- _TASK DIRECTIONS_
Keeping pictures out of the copy, restate each record word for word.
━━━━━ SUPPLIED RECORDS
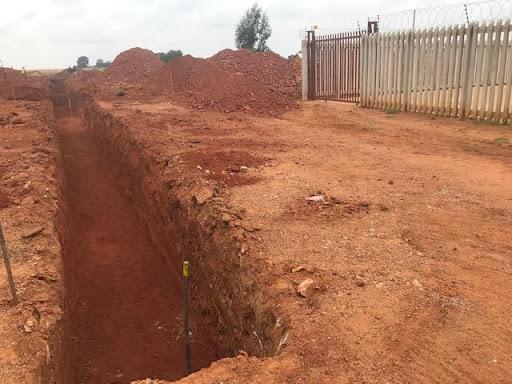 Neat trenching near the sewage pump station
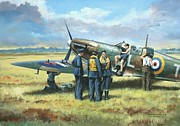 Spitfire Painting Prints - Battle Tactics Print by Colin Parker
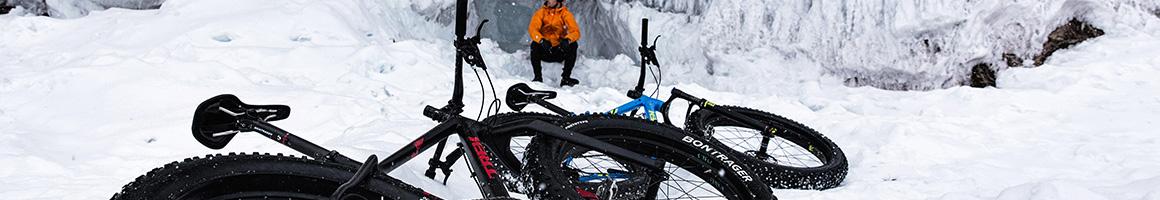 vélo st-joseph fatbike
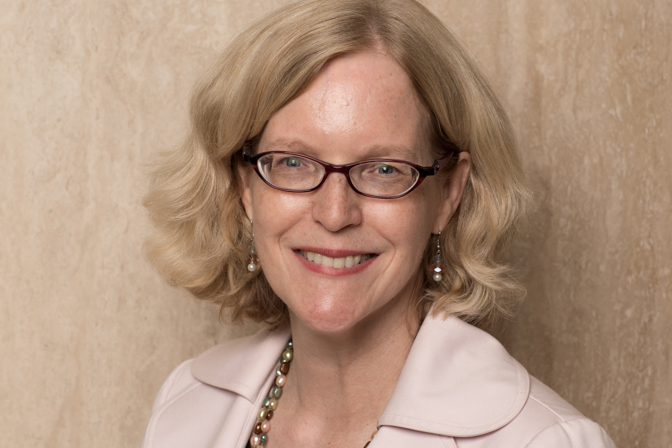 Picture of Professor Judy McMorrow taken on July 29th 2014.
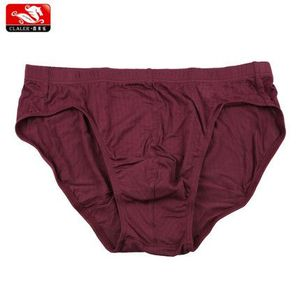 breathing hole design burgundy color vertical bar old men briefs bulge custom your logo underwear 100%cotton panties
━━━━━━━━━━
- _SOLUTION_
 Neat trenching near the sewage pump station
 Spitfire Painting Prints - Battle Tactics Print by Colin Parker
 vélo st-joseph fatbike
 Picture of Professor Judy McMorrow taken on July 29th 2014.
 breathing hole design burgundy color vertical bar old men briefs bulge custom your logo underwear 100%cotton panties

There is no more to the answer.